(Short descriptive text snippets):
========================================

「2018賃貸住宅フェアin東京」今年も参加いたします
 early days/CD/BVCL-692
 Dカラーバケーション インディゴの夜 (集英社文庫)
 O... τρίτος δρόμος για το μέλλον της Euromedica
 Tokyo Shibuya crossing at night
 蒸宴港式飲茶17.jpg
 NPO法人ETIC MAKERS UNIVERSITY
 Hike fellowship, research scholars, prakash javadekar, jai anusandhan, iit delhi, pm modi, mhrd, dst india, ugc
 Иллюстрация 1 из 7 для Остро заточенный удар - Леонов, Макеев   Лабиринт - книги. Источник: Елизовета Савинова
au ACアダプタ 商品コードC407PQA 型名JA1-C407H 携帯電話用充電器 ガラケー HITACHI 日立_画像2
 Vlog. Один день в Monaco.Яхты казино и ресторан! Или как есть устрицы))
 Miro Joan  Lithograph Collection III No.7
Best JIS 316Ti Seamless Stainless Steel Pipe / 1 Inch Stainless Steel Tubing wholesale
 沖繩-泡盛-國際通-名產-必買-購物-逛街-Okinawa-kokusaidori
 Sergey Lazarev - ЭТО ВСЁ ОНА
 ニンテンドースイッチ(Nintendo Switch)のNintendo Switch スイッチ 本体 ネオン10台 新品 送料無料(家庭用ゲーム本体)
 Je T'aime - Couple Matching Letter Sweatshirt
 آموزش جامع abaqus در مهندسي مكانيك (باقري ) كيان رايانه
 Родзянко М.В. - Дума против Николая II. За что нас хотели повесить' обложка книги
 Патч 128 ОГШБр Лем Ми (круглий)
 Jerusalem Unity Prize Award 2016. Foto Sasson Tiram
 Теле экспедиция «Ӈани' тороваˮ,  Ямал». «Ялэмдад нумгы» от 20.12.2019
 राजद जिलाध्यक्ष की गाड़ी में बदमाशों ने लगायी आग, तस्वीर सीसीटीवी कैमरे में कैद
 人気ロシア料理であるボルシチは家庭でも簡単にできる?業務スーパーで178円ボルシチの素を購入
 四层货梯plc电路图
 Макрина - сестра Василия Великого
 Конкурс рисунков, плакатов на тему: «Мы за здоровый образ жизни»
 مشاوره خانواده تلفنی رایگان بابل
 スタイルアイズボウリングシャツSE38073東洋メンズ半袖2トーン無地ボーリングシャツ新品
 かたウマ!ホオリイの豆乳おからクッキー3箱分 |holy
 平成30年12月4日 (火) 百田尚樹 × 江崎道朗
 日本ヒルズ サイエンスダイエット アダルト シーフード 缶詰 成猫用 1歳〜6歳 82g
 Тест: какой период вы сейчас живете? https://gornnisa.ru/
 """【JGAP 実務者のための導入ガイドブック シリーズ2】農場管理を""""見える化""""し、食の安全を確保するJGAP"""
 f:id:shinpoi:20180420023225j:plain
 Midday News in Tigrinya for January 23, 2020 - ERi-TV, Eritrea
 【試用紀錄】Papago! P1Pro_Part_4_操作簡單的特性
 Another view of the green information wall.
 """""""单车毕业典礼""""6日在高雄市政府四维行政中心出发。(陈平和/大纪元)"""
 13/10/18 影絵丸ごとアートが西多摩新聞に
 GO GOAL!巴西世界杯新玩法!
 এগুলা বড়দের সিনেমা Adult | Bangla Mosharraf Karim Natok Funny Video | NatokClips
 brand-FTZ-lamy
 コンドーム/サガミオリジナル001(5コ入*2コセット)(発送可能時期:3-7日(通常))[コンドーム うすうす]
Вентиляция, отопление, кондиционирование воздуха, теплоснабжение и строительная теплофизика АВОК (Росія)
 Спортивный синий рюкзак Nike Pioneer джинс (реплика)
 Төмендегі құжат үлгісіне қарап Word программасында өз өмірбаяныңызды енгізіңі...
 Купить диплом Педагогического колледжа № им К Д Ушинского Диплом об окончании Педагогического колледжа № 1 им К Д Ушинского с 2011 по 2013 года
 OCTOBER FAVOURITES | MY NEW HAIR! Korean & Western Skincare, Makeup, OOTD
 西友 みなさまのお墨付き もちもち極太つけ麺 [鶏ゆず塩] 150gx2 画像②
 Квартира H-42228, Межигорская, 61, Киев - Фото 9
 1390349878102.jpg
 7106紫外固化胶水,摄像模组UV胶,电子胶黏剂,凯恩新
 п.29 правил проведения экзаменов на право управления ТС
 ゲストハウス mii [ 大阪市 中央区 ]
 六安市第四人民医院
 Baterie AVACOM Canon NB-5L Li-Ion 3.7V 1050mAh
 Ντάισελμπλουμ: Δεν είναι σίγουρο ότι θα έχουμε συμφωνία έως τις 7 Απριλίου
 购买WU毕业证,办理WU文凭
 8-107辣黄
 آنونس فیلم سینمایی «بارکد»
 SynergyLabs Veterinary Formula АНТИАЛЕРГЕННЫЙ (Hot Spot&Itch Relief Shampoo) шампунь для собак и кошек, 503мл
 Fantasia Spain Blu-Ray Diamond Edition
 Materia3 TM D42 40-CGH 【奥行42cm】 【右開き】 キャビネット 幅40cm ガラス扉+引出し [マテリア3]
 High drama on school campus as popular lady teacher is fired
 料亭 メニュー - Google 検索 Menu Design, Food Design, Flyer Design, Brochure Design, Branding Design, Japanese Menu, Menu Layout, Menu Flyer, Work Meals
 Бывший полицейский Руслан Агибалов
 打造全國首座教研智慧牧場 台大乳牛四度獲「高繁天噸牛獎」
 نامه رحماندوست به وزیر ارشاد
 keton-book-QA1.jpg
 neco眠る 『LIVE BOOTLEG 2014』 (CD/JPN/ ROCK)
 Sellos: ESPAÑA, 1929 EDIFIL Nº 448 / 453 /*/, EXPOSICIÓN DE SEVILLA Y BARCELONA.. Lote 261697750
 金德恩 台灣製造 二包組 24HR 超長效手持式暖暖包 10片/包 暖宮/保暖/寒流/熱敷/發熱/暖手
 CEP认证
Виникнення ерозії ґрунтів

========================================

(Task details):
Reproduce each entry above character for character.

(Task output):
「2018賃貸住宅フェアin東京」今年も参加いたします
 early days/CD/BVCL-692
 Dカラーバケーション インディゴの夜 (集英社文庫)
 O... τρίτος δρόμος για το μέλλον της Euromedica
 Tokyo Shibuya crossing at night
 蒸宴港式飲茶17.jpg
 NPO法人ETIC MAKERS UNIVERSITY
 Hike fellowship, research scholars, prakash javadekar, jai anusandhan, iit delhi, pm modi, mhrd, dst india, ugc
 Иллюстрация 1 из 7 для Остро заточенный удар - Леонов, Макеев   Лабиринт - книги. Источник: Елизовета Савинова
au ACアダプタ 商品コードC407PQA 型名JA1-C407H 携帯電話用充電器 ガラケー HITACHI 日立_画像2
 Vlog. Один день в Monaco.Яхты казино и ресторан! Или как есть устрицы))
 Miro Joan  Lithograph Collection III No.7
Best JIS 316Ti Seamless Stainless Steel Pipe / 1 Inch Stainless Steel Tubing wholesale
 沖繩-泡盛-國際通-名產-必買-購物-逛街-Okinawa-kokusaidori
 Sergey Lazarev - ЭТО ВСЁ ОНА
 ニンテンドースイッチ(Nintendo Switch)のNintendo Switch スイッチ 本体 ネオン10台 新品 送料無料(家庭用ゲーム本体)
 Je T'aime - Couple Matching Letter Sweatshirt
 آموزش جامع abaqus در مهندسي مكانيك (باقري ) كيان رايانه
 Родзянко М.В. - Дума против Николая II. За что нас хотели повесить' обложка книги
 Патч 128 ОГШБр Лем Ми (круглий)
 Jerusalem Unity Prize Award 2016. Foto Sasson Tiram
 Теле экспедиция «Ӈани' тороваˮ,  Ямал». «Ялэмдад нумгы» от 20.12.2019
 राजद जिलाध्यक्ष की गाड़ी में बदमाशों ने लगायी आग, तस्वीर सीसीटीवी कैमरे में कैद
 人気ロシア料理であるボルシチは家庭でも簡単にできる?業務スーパーで178円ボルシチの素を購入
 四层货梯plc电路图
 Макрина - сестра Василия Великого
 Конкурс рисунков, плакатов на тему: «Мы за здоровый образ жизни»
 مشاوره خانواده تلفنی رایگان بابل
 スタイルアイズボウリングシャツSE38073東洋メンズ半袖2トーン無地ボーリングシャツ新品
 かたウマ!ホオリイの豆乳おからクッキー3箱分 |holy
 平成30年12月4日 (火) 百田尚樹 × 江崎道朗
 日本ヒルズ サイエンスダイエット アダルト シーフード 缶詰 成猫用 1歳〜6歳 82g
 Тест: какой период вы сейчас живете? https://gornnisa.ru/
 """【JGAP 実務者のための導入ガイドブック シリーズ2】農場管理を""""見える化""""し、食の安全を確保するJGAP"""
 f:id:shinpoi:20180420023225j:plain
 Midday News in Tigrinya for January 23, 2020 - ERi-TV, Eritrea
 【試用紀錄】Papago! P1Pro_Part_4_操作簡單的特性
 Another view of the green information wall.
 """""""单车毕业典礼""""6日在高雄市政府四维行政中心出发。(陈平和/大纪元)"""
 13/10/18 影絵丸ごとアートが西多摩新聞に
 GO GOAL!巴西世界杯新玩法!
 এগুলা বড়দের সিনেমা Adult | Bangla Mosharraf Karim Natok Funny Video | NatokClips
 brand-FTZ-lamy
 コンドーム/サガミオリジナル001(5コ入*2コセット)(発送可能時期:3-7日(通常))[コンドーム うすうす]
Вентиляция, отопление, кондиционирование воздуха, теплоснабжение и строительная теплофизика АВОК (Росія)
 Спортивный синий рюкзак Nike Pioneer джинс (реплика)
 Төмендегі құжат үлгісіне қарап Word программасында өз өмірбаяныңызды енгізіңі...
 Купить диплом Педагогического колледжа № им К Д Ушинского Диплом об окончании Педагогического колледжа № 1 им К Д Ушинского с 2011 по 2013 года
 OCTOBER FAVOURITES | MY NEW HAIR! Korean & Western Skincare, Makeup, OOTD
 西友 みなさまのお墨付き もちもち極太つけ麺 [鶏ゆず塩] 150gx2 画像②
 Квартира H-42228, Межигорская, 61, Киев - Фото 9
 1390349878102.jpg
 7106紫外固化胶水,摄像模组UV胶,电子胶黏剂,凯恩新
 п.29 правил проведения экзаменов на право управления ТС
 ゲストハウス mii [ 大阪市 中央区 ]
 六安市第四人民医院
 Baterie AVACOM Canon NB-5L Li-Ion 3.7V 1050mAh
 Ντάισελμπλουμ: Δεν είναι σίγουρο ότι θα έχουμε συμφωνία έως τις 7 Απριλίου
 购买WU毕业证,办理WU文凭
 8-107辣黄
 آنونس فیلم سینمایی «بارکد»
 SynergyLabs Veterinary Formula АНТИАЛЕРГЕННЫЙ (Hot Spot&Itch Relief Shampoo) шампунь для собак и кошек, 503мл
 Fantasia Spain Blu-Ray Diamond Edition
 Materia3 TM D42 40-CGH 【奥行42cm】 【右開き】 キャビネット 幅40cm ガラス扉+引出し [マテリア3]
 High drama on school campus as popular lady teacher is fired
 料亭 メニュー - Google 検索 Menu Design, Food Design, Flyer Design, Brochure Design, Branding Design, Japanese Menu, Menu Layout, Menu Flyer, Work Meals
 Бывший полицейский Руслан Агибалов
 打造全國首座教研智慧牧場 台大乳牛四度獲「高繁天噸牛獎」
 نامه رحماندوست به وزیر ارشاد
 keton-book-QA1.jpg
 neco眠る 『LIVE BOOTLEG 2014』 (CD/JPN/ ROCK)
 Sellos: ESPAÑA, 1929 EDIFIL Nº 448 / 453 /*/, EXPOSICIÓN DE SEVILLA Y BARCELONA.. Lote 261697750
 金德恩 台灣製造 二包組 24HR 超長效手持式暖暖包 10片/包 暖宮/保暖/寒流/熱敷/發熱/暖手
 CEP认证
Виникнення ерозії ґрунтів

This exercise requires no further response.